◆ EXTRACT TO READ

####

Biden bows to Big Pharma – blocks price cuts for EpiPen, Insulin and other drugs in America

The promise of Medicare for All has morphed into Drug Ripoffs for Everyone, after President Joe Biden’s reversal of Donald Trump’s executive orders that would have slashed the prices of insulin, EpiPen and most prescription drugs.

Biden wasted no time rolling back the price cuts, signing an executive order Thursday, last week – his first full day in office. All the reforms planned will now be delayed until the end of March. There is little hope the lower price regulations will be reinstated, considering the drug industry’s support of politicians from both parties, including today’s President.

Biden advisor wants to die at 75 – Oh my God!

Yesterday’s price for an EpiPen two-injector pack was $340 list. Lantus insulin was $475 a month. Insurance plans and pharmacy discounts can drop prices to $121 for EpiPens and $336 for Lantus. Both are produced for a only few dollars and are cash cows for the investor class.

The Biden move to stop reforms was no surprise.

Big Pharma had spent millions promoting Biden in his election bid, running disparaging ads about Trump’s lower-cost drugs’ agenda. The U.S. Chamber of Commerce, conservative groups funded by Big Pharma, plus the media dependent on drug ads, all combined to push Americans to accept the highest drug prices in the world – often five times as much as other developed nations.

Trump’s biggest target, saved by Biden, was the Pharmacy Benefit Manager (PBM) system.

The evidence that the drug industry needs reform and regulation is indisputable.

The Senate Committee on Finance issued findings from a two-year investigation January 13, just a week before Biden’s inauguration. The 90-page report and more than 1,700 pages of documents, contains internal emails, contracts, and presentations. Click below to open and/or download.

Complete Grassley-Wyden Insulin Report

“We found that the business practices of, and the competitive relationships between manufacturers and middlemen, have created a vicious cycle of price increases that have sent costs for patients and taxpayers through the roof,” Senate Committee Chairman Chuck Grassley (R-Iowa) explained.

The investigation sheds light on factors that led to the surging list price of insulin—a drug that’s been available for almost a century—which has doubled or in some cases tripled in just the past decade, and provides new insight into how the opaque business practices of pharmaceutical manufacturers and pharmacy benefit managers (PBMs) impact patients, Medicare Part D, and private health plans, Grassley said.

####

Saved data entries

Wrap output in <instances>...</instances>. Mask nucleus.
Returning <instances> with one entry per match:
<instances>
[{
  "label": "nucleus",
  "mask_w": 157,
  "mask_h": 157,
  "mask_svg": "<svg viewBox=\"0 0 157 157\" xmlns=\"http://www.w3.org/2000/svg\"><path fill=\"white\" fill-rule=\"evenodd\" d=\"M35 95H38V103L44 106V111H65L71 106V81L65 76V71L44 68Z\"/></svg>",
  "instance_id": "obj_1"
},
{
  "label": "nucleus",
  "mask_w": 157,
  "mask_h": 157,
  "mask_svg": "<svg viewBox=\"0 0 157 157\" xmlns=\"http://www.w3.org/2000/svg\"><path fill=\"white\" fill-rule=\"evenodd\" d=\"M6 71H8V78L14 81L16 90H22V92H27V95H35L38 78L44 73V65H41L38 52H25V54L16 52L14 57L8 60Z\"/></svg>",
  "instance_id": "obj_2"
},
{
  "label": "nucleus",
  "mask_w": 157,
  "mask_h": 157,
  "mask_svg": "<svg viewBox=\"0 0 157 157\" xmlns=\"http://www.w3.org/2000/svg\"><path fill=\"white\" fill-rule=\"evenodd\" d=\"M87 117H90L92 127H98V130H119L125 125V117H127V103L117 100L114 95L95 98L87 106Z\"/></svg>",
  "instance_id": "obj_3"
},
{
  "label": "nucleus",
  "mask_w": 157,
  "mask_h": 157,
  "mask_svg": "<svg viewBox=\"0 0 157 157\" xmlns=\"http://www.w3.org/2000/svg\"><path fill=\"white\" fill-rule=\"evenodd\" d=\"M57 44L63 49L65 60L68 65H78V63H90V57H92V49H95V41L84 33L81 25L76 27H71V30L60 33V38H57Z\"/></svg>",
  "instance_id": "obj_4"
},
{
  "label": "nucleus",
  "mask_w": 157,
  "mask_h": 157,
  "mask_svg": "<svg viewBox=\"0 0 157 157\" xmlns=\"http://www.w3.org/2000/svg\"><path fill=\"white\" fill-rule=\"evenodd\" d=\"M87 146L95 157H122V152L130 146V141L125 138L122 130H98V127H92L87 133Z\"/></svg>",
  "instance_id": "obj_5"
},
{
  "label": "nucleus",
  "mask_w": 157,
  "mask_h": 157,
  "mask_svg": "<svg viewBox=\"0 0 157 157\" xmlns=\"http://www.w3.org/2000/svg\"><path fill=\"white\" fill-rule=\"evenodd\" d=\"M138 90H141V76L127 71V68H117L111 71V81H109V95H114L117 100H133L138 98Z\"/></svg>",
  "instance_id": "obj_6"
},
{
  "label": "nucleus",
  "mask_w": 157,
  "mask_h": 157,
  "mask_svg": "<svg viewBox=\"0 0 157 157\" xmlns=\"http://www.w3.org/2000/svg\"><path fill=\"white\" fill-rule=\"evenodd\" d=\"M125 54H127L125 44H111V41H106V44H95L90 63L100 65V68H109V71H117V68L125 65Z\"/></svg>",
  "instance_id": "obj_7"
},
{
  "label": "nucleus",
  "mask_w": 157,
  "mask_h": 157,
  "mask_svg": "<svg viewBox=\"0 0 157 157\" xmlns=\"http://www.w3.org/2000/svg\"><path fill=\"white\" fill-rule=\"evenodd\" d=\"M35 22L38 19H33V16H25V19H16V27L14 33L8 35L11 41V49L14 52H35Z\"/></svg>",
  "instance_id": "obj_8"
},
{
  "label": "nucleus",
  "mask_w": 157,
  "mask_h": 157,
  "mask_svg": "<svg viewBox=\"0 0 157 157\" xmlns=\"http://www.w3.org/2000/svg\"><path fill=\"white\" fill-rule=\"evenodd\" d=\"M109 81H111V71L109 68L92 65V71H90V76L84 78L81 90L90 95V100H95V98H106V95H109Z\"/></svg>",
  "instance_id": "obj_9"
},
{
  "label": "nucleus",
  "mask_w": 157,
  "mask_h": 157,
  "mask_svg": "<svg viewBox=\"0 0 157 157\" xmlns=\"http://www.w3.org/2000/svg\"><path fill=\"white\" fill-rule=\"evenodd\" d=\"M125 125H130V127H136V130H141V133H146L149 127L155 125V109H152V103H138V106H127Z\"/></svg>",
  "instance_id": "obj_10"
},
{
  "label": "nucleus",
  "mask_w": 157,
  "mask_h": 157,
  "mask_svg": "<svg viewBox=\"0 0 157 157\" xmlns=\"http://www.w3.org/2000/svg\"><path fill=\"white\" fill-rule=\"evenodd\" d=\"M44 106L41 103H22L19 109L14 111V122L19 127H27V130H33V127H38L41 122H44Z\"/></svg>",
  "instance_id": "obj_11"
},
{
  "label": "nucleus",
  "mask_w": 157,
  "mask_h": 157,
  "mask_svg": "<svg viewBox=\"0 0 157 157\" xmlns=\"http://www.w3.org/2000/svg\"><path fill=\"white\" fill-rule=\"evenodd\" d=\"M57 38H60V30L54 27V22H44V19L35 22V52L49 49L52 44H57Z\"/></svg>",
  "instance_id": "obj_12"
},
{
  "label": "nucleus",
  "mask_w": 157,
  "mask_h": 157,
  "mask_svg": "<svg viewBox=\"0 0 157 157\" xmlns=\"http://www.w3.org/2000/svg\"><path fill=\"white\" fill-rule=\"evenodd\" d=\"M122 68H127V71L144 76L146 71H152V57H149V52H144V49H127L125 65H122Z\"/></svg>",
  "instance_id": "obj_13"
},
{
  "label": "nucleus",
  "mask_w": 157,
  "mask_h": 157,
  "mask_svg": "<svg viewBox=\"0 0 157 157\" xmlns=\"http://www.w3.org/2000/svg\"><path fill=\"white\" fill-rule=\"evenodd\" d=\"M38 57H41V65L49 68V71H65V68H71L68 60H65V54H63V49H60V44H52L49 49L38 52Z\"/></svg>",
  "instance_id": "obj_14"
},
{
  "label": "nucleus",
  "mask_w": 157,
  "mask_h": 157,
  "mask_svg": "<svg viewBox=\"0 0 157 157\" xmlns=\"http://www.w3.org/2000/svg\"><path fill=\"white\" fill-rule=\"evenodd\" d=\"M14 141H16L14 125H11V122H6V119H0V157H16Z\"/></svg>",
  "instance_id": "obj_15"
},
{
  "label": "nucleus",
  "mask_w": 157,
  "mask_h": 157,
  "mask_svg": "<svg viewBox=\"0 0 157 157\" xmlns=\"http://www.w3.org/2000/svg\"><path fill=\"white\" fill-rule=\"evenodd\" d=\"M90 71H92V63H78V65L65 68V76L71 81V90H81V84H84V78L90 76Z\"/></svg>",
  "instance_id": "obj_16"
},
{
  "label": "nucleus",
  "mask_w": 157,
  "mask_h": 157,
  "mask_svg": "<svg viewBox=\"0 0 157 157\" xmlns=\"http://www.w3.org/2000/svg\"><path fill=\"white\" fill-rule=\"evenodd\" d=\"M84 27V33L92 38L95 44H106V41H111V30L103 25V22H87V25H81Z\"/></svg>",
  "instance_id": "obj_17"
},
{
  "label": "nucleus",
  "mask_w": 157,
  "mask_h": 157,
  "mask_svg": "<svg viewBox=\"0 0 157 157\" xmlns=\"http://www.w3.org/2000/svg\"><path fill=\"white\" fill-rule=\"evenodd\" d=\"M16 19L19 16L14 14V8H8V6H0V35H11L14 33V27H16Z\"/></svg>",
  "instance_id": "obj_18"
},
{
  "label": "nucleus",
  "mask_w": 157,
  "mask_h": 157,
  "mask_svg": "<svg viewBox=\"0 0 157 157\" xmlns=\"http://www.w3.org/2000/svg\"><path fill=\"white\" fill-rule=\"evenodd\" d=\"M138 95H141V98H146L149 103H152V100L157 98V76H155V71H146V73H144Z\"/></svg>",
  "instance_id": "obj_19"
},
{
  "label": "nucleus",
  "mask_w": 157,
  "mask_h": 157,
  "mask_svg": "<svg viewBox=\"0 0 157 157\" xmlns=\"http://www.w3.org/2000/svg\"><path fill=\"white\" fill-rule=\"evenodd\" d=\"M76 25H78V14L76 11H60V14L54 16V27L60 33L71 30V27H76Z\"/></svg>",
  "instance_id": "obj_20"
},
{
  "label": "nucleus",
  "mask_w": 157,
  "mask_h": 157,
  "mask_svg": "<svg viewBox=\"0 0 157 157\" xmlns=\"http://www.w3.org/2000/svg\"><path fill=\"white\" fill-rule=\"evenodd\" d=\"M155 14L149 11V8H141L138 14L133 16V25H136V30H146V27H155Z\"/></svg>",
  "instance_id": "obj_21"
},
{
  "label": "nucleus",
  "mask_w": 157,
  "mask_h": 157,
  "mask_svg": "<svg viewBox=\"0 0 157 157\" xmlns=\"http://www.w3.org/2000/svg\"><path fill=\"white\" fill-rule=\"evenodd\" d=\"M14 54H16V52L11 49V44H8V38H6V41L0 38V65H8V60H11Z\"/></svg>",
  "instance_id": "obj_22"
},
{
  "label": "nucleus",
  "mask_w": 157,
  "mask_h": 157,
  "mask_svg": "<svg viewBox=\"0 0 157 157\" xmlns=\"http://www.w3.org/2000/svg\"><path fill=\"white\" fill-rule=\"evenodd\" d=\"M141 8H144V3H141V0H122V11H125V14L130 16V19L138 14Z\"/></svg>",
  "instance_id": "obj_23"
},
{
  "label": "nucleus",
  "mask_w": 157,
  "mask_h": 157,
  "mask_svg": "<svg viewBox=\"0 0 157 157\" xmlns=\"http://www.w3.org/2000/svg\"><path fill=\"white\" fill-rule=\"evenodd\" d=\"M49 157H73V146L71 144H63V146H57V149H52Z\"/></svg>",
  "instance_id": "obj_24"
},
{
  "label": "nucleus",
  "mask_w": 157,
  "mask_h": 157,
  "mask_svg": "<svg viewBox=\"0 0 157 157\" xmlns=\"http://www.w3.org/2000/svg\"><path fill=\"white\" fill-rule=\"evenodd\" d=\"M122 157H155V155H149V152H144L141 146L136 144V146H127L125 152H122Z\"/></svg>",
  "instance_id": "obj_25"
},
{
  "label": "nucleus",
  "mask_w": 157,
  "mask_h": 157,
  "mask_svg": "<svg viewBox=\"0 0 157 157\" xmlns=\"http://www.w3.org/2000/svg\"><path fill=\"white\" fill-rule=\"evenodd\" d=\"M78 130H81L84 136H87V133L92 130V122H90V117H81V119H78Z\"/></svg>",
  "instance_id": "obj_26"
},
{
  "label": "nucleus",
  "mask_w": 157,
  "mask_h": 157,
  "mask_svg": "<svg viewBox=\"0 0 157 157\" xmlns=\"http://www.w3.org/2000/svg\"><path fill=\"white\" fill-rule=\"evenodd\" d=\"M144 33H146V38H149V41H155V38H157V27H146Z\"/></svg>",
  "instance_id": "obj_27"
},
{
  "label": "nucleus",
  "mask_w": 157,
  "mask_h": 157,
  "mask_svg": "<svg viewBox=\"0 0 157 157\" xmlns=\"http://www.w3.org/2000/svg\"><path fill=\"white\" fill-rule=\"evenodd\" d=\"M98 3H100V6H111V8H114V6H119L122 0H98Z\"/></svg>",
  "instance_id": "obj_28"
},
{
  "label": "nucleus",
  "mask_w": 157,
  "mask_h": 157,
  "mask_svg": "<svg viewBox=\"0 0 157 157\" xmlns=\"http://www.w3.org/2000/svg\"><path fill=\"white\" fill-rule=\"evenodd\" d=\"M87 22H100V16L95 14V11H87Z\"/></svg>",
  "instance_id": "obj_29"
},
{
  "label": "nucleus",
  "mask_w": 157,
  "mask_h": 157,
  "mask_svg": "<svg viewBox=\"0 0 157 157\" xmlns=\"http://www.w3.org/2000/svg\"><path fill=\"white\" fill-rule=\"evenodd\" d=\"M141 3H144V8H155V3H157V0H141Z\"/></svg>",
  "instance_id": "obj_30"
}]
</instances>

####

◆ ASSIGNMENT 1
Answer these from the article on drug prices:
(a) What was the list price of an EpiPen two-injector pack?
(b) On what date did the Senate Committee on Finance issue findings from its investigation?
(c) For how long has insulin been available, according to the investigation?
◆ ASSIGNMENT 2
Please put this sentence from the article on drug prices into French: "Trump’s biggest target, saved by Biden, was the Pharmacy Benefit Manager (PBM) system."
◆ ASSIGNMENT 3
Repeat a passage of the article on drug prices word for word, starting at the words "Yesterday’s price for" and ending after "Manager (PBM) system.".
The items have no role in any of this.

◆ ANSWER 1
(a) $340
(b) January 13
(c) Almost a century

◆ ANSWER 2
La plus grande cible de Trump, sauvée par Biden, était le système des gestionnaires des prestations pharmaceutiques (PBM).

◆ ANSWER 3
Yesterday’s price for an EpiPen two-injector pack was $340 list. Lantus insulin was $475 a month. Insurance plans and pharmacy discounts can drop prices to $121 for EpiPens and $336 for Lantus. Both are produced for a only few dollars and are cash cows for the investor class.

The Biden move to stop reforms was no surprise.

Big Pharma had spent millions promoting Biden in his election bid, running disparaging ads about Trump’s lower-cost drugs’ agenda. The U.S. Chamber of Commerce, conservative groups funded by Big Pharma, plus the media dependent on drug ads, all combined to push Americans to accept the highest drug prices in the world – often five times as much as other developed nations.

Trump’s biggest target, saved by Biden, was the Pharmacy Benefit Manager (PBM) system.